On 05/23/2012 03:05 PM, Jeff Squyres wrote:
> On May 23, 2012, at 6:05 AM, Simone Pellegrini wrote:
>>> If process A sends a message to process B and the eager protocol is used then I assume that the message is written into a shared memory area and picked up by the receiver when the receive operation is posted.
> Open MPI has a few different shared memory protocols.
> For short messages, they always follow what you mention above: CICO.
> For large messages, we either use a pipelined CICO (as you surmised below) or use direct memory mapping if you have the Linux knem kernel module installed. More below.
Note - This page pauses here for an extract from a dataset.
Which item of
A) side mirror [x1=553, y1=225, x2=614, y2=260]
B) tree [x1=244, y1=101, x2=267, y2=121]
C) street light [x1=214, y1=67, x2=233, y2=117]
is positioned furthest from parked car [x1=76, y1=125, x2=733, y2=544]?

>>> When the rendezvous is utilized however the message still need to end up in the shared memory area somehow. I don't think any RDMA-like transfer exists for shared memory communications.
> Just to clarify: RDMA = Remote Direct Memory Access, and the "remote" usually refers to a different physical address space (e.g., a different server).
> In Open MPI's case, knem can use a direct memory copy between two processes.
>>> Therefore you need to buffer this message somehow, however I assume that you don't buffer the whole thing but use some type of pipelined protocol so that you reduce the size of the buffer you need to keep in the shared memory.
> Correct. For large messages, when using CICO, we copy the first fragment and the necessary meta data to the shmem block. When the receiver ACKs the first fragment, we pipeline CICO the rest of the large message through the shmem block. With the sender and receiver (more or less) simultaneously writing and reading to the circular shmem block, we probably won't fill it up -- meaning that the sender hypothetically won't need to block.
> I'm skipping a bunch of details, but that's the general idea.
>>> Is it completely wrong? It would be nice if someone could point me somewhere I can find more details about this. In the OpenMPI tuning page there are several details regarding the protocol utilized for IB but very little for SM.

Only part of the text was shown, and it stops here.